LedgerDB: prune on garbage collection instead of on every change #1513

amesgen · 2025-05-19T12:26:24Z

This is in preparation for #1424

This PR is intended to be reviewed commit-by-commit.

Currently, we prune the LedgerDB (ie remove all but the last k+1 states) every time we adopt a longer chain. This means that we can not rely on the fact that other threads (like the copyAndSnapshot ChainDB background) actually observe all immutable ledger states, just as described in the caveats of our Watcher abstraction.

However, a predictable ledger snapshotting rule (#1424) requires this property; otherwise, when the node is under high load and/or we are adopting multiple blocks in quick succession, the node might not be able to create a snapshot for its desired block.

This PR changes this fact: Now, when adopting new blocks, the LedgerDB is not immediately pruned. Instead, the a new dedicated background thread for ledger maintenance tasks (flushing/snapshotting/garbage collection) in the ChainDB will periodically (on every new immutable block) wake up and (in particular) garbage collect the LedgerDB based on a slot number.

Also, this makes the semantics more consistent with the existing garbage collection of previously-applied blocks in the LedgerDB, and also with how the ChainDB works, where we also don't immediately delete blocks from the VolatileDB once they are buried beneath k+1 blocks.

See #1513 (comment) for benchmarks demonstrating that the peak memory usage does not increase while syncing (where we now briefly might hold more than k+1 ledger states in memory).

jasagredo

Looks good.

ouroboros-consensus/src/ouroboros-consensus/Ouroboros/Consensus/Storage/LedgerDB/V2.hs

amesgen · 2025-06-05T14:17:03Z

Sync benchmarks are looking good (mainnet, first 1e6 slots/blocks):

LMDB benchmark (of course, this is a bit degenerate as Byron doesn't have tables, but this still serves as a regression test for the DbChangelog aspects which are touched by this PR).

Note that d1b6215 is crucial; otherwise, there is a significant (2x) regression in max heap size.

amesgen · 2025-07-02T08:19:05Z

Thanks for the great reviews, I hope I addressed your comments. Interesting changes:

d627e84 for removing LedgerDbPruneKeeping prompted by LedgerDB: prune on garbage collection instead of on every change #1513 (comment)
Found a bug in the LedgerDB state machine test (LedgerDB.StateMachine test: actually test rollbacks #1576) which this PR now depends on as I enriched it due to LedgerDB: prune on garbage collection instead of on every change #1513 (comment)

It is not necessary to perform the garbage collection of the LedgerDB and the map of invalid blocks in the same STM transaction. In the past, this was important, but it is not anymore, see #1507.

Information provided.
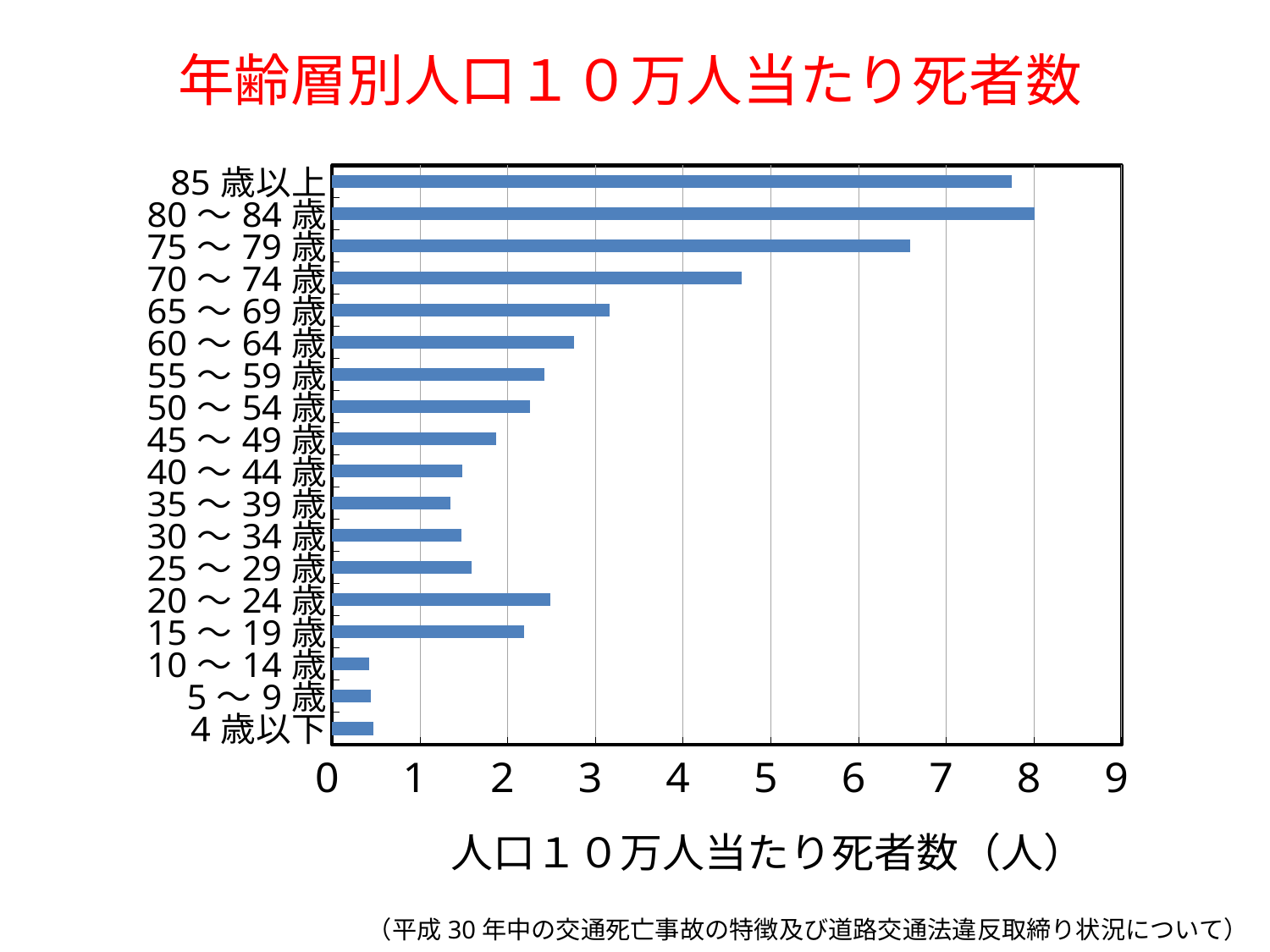
Is the value for 65～69歳 greater or less than 3? greater Is the value for 75～79歳 greater or less than 6? greater What is the title of the chart? 年齢層別人口１０万人当たり死者数 Which has a larger value, 20～24歳 or 35～39歳? 20～24歳 How many age categories are plotted in the chart? 18 Is the value for 85歳以上 greater or less than 7? greater Which has a larger value, 75～79歳 or 70～74歳? 75～79歳 Which age category has the highest value in the chart? 80～84歳 What kind of chart is shown on the slide? bar chart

Work to complete.
[1] According to the pull request thread, which commit is crucial for avoiding a significant regression in max heap size?
[2] Write out the part of the pull request thread that opens with the words containing "amesgen · 2025-06-05T14:17:03Z" and closes with "max heap size.".

Results of the exercise.
[1] Commit d1b6215.

[2]
amesgen · 2025-06-05T14:17:03Z

Sync benchmarks are looking good (mainnet, first 1e6 slots/blocks):

LMDB benchmark (of course, this is a bit degenerate as Byron doesn't have tables, but this still serves as a regression test for the DbChangelog aspects which are touched by this PR).

Note that d1b6215 is crucial; otherwise, there is a significant (2x) regression in max heap size.